◆ **Exercise instructions**
Print exactly the lines from the line with "In the scene" to the last line of the data, please, both included.

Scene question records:
▶

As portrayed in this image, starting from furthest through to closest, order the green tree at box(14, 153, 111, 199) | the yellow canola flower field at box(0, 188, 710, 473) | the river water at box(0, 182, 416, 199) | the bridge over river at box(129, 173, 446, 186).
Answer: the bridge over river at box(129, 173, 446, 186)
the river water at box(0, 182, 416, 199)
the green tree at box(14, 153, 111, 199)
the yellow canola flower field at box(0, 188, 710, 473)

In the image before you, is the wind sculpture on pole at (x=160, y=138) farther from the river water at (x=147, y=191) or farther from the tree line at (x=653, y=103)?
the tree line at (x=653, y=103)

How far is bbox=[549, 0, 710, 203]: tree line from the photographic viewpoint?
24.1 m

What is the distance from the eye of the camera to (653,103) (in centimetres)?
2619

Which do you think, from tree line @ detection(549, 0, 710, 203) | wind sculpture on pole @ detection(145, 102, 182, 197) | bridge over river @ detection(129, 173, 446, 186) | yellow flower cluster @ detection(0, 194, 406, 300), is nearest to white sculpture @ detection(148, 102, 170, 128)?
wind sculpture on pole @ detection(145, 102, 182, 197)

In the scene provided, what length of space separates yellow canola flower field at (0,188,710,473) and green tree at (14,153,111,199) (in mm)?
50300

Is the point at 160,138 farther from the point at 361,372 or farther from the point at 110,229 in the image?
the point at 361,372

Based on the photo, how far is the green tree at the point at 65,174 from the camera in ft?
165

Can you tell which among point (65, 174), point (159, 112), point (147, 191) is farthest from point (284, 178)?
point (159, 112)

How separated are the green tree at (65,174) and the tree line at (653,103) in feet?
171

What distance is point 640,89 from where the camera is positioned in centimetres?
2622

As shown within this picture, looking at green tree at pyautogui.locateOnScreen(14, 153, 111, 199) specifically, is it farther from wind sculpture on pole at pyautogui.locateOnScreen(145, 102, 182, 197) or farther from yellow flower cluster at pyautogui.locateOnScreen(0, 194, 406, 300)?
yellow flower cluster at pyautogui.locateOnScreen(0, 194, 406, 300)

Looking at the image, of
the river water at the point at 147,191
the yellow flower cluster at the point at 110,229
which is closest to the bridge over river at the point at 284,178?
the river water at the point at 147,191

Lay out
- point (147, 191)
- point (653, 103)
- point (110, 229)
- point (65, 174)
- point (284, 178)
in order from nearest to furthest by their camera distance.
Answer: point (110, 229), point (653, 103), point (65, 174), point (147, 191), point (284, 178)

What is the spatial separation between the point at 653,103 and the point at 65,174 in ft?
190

◀

◆ **The result**
In the scene provided, what length of space separates yellow canola flower field at (0,188,710,473) and green tree at (14,153,111,199) (in mm)?
50300

Is the point at 160,138 farther from the point at 361,372 or farther from the point at 110,229 in the image?
the point at 361,372

Based on the photo, how far is the green tree at the point at 65,174 from the camera in ft?
165

Can you tell which among point (65, 174), point (159, 112), point (147, 191) is farthest from point (284, 178)?
point (159, 112)

How separated are the green tree at (65,174) and the tree line at (653,103) in feet?
171

What distance is point 640,89 from where the camera is positioned in centimetres?
2622

As shown within this picture, looking at green tree at pyautogui.locateOnScreen(14, 153, 111, 199) specifically, is it farther from wind sculpture on pole at pyautogui.locateOnScreen(145, 102, 182, 197) or farther from yellow flower cluster at pyautogui.locateOnScreen(0, 194, 406, 300)?
yellow flower cluster at pyautogui.locateOnScreen(0, 194, 406, 300)

Looking at the image, of
the river water at the point at 147,191
the yellow flower cluster at the point at 110,229
which is closest to the bridge over river at the point at 284,178?
the river water at the point at 147,191

Lay out
- point (147, 191)
- point (653, 103)
- point (110, 229)
- point (65, 174)
- point (284, 178)
in order from nearest to furthest by their camera distance.
Answer: point (110, 229), point (653, 103), point (65, 174), point (147, 191), point (284, 178)

What is the spatial separation between the point at 653,103 and the point at 65,174 in ft?
190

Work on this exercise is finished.